=== PASSAGE SHOWN ===

Reference strings contain important metadata. The information we extract from a reference string includes: author, title, journal name, volume, issue, pages, publisher, location and year.

First the reference strings are tokenized. The tokens are transformed into vectors of features and labels are assigned to them. Finally, the adjacent tokens with the same label are concatenated and the resulting reference metadata record is formed. The heart of the implementation is the token classifier, which employs Conditional Random Fields and is built on top of GRMM and MALLET packages.

We use 42 features to describe the tokens. Some of them are based on the presence of a particular character class, e.g. digits or lowercase/uppercase letters. Others check whether the token is a particular character (e.g. a dot, a square bracket, a comma or a dash), or a particular word. Finally, we use features checking if the token is contained by the dictionary built from the dataset, e.g. a dictionary of cities or words commonly appearing in the journal title. It is worth to notice that the token’s label depends not only on its feature vector, but also on surrounding tokens. To reflect this in the classifier, the token’s feature vector contains not only features of the token itself, but also features of two preceding and two following tokens.

=== GIVEN RECORDS ===

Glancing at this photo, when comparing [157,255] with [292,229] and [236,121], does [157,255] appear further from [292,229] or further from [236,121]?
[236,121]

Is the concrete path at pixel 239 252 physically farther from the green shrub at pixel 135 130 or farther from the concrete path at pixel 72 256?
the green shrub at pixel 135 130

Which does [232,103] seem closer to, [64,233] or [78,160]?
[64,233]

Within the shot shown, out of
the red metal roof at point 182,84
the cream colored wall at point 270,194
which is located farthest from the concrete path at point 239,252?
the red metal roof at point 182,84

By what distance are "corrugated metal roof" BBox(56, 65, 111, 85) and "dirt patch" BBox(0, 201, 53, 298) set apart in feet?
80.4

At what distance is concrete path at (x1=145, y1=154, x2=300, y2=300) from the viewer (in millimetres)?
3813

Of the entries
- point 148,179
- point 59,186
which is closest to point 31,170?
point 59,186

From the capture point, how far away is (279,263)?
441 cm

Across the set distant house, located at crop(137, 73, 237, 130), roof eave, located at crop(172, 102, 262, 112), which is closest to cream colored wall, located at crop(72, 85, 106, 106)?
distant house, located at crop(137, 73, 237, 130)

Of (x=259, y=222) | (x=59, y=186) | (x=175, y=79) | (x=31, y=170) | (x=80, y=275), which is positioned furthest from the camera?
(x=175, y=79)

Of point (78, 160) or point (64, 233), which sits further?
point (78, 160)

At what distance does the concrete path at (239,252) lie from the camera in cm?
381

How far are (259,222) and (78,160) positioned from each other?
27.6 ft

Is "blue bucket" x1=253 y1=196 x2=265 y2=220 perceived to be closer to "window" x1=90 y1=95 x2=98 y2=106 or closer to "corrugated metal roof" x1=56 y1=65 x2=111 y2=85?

===

- _TO-DO LIST_:
1. How would you render this sentence from the passage on reference parsing in Spanish: "The heart of the implementation is the token classifier, which employs Conditional Random Fields and is built on top of GRMM and MALLET packages."
2. Can you retype the listing lines from the one containing "Which does [232,103]" through the end of the listing, both ends included?
The passage and the listing have no connection to each other.

- _LIST OF SOLUTIONS_:
1. El núcleo de la implementación es el clasificador de tokens, que emplea Campos Aleatorios Condicionales y está construido sobre los paquetes GRMM y MALLET.

2.
Which does [232,103] seem closer to, [64,233] or [78,160]?
[64,233]

Within the shot shown, out of
the red metal roof at point 182,84
the cream colored wall at point 270,194
which is located farthest from the concrete path at point 239,252?
the red metal roof at point 182,84

By what distance are "corrugated metal roof" BBox(56, 65, 111, 85) and "dirt patch" BBox(0, 201, 53, 298) set apart in feet?
80.4

At what distance is concrete path at (x1=145, y1=154, x2=300, y2=300) from the viewer (in millimetres)?
3813

Of the entries
- point 148,179
- point 59,186
which is closest to point 31,170?
point 59,186

From the capture point, how far away is (279,263)?
441 cm

Across the set distant house, located at crop(137, 73, 237, 130), roof eave, located at crop(172, 102, 262, 112), which is closest to cream colored wall, located at crop(72, 85, 106, 106)?
distant house, located at crop(137, 73, 237, 130)

Of (x=259, y=222) | (x=59, y=186) | (x=175, y=79) | (x=31, y=170) | (x=80, y=275), which is positioned furthest from the camera?
(x=175, y=79)

Of point (78, 160) or point (64, 233), which sits further?
point (78, 160)

At what distance does the concrete path at (239,252) lie from the camera in cm?
381

How far are (259,222) and (78,160) positioned from each other?
27.6 ft

Is "blue bucket" x1=253 y1=196 x2=265 y2=220 perceived to be closer to "window" x1=90 y1=95 x2=98 y2=106 or closer to "corrugated metal roof" x1=56 y1=65 x2=111 y2=85?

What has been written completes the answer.